To do it right, I think you'd need to define AZ-specific storage classes and then ensure that when you are deploying apps/services into kubernetes you ensure that you manage those.
Again, from my past experience, when you have Kubernetes in the cloud, with the kubernetes autoscaler, and cloud-based ASG (autoscaling groups), running in an H/A (high-availability i.e. multi-AZ), and now add in stateful requirements using PV's, and now add in very resource intensive apps and services, now this starts to get a bit tricky to maintain--again--despite what the "experts" might be blogging about. Keep in mind that the companies sponsoring the experts might have teams of 10-15 DevOps Kubernetes engineers managing a cluster. This is something we definitely don't have.
I'm sure it will get better with time, but for now, we are doing all we can to maintain stateful apps/services externally--i.e.: and per your initial post, this would be PostgreSQL with RDS.
IMHO, RDS does a fantastic job and allows us to abstract all of this, and we simply deploy our clusters with IAC and forget about them to some degree.
For the cost point and specifically regarding resource contention, I think it's an ideal ROI to have the cloud provider worry about failover, H/A database internals, scaling with multi-AZ storage, etc.
The problem is often that the actual costs of maintaining solutions like this isn't always clear and easy to budget for, and perhaps more importantly--explain to management--this includes the continued costs for engineering time to architect H/A solutions, maintain, research solutions, etc. Add to this the abstraction and compounding of complexity and the plethora of hand-waving blogs, etc.
IMHO, the real problems arise when you deploy a PostgreSQL (via Kubernetes Operator) into an existing multi-AZ cloud-based kubernetes cluster--without knowing and understanding all of the requisite requirements and restrictions. At the time when I was working on deploying postgres clusters with the operator (mid 2019 AIR) there was not a lot (much at all) in the strimzi kafka operator docs about handling multi-AZs in kube with the Kubernetes autoscaler and using cluster ASG's, etc. Note that persistentvolumes and persistentvolumeclaims in the cloud cannot span multiple AZ's--this is a critical concern, especially when you throw in Kubernetes and an ASG (autoscaling group). What this means if you have some app/service running in a specific AZ that has persistentvolumes and claims in that AZ, you must ensure that that app/service stays in that AZ and all of its requisite storage resources must also remain available in that AZ. The complexity that is required to manage this is not trivial for most teams. I.e. some helm charts that I installed (after `helm templating` in our IAC code), configured nodelablels on the existing kube clusters worker nodes--but note that this was not documented in the helm chart BTW. So, when we later did a routine upgrade of the Kubernetes version and the ASGs spawned new worker nodes, that left those aps/services processes effectively hard-coded to use nodes that were terminated by the ASG (as they were older versions that were replaced by the newer versions during the upgrade) and their PV's were in a specific AZ, as noted above.

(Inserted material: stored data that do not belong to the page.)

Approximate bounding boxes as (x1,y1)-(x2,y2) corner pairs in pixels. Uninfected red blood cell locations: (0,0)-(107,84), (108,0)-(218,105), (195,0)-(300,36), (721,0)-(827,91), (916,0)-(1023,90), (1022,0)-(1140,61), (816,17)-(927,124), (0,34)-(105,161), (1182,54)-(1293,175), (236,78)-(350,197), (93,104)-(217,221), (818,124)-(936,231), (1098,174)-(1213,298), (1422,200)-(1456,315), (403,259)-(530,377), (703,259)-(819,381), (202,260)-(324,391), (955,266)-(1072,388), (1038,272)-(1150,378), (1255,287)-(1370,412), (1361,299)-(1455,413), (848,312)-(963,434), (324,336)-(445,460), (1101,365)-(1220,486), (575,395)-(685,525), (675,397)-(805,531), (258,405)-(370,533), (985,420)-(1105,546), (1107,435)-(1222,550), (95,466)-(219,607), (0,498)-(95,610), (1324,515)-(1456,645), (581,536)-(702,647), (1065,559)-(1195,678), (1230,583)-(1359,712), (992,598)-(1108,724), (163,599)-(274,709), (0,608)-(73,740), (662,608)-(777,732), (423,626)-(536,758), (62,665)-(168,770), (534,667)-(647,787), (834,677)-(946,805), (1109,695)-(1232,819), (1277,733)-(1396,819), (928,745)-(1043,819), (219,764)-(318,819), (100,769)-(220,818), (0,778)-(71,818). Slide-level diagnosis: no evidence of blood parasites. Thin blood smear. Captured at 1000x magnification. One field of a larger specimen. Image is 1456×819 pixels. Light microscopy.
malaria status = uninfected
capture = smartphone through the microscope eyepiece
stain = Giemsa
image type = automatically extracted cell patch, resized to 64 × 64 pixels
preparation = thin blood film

To do it right, I think you'd need to define AZ-specific storage classes and then ensure that when you are deploying apps/services into kubernetes you ensure that you manage those. Again, from my past experience, when you have Kubernetes in the cloud, with the kubernetes autoscaler, and cloud-based ASG (autoscaling groups), running in an H/A (high-availability i.e. multi-AZ), and now add in stateful requirements using PV's, and now add in very resource intensive apps and services, now this starts to get a bit tricky to maintain--again--despite what the "experts" might be blogging about. Keep in mind that the companies sponsoring the experts might have teams of 10-15 DevOps Kubernetes engineers managing a cluster. This is something we definitely don't have.
I'm sure it will get better with time, but for now, we are doing all we can to maintain stateful apps/services externally--i.e.: and per your initial post, this would be PostgreSQL with RDS. IMHO, RDS does a fantastic job and allows us to abstract all of this, and we simply deploy our clusters with IAC and forget about them to some degree. For the cost point and specifically regarding resource contention, I think it's an ideal ROI to have the cloud provider worry about failover, H/A database internals, scaling with multi-AZ storage, etc.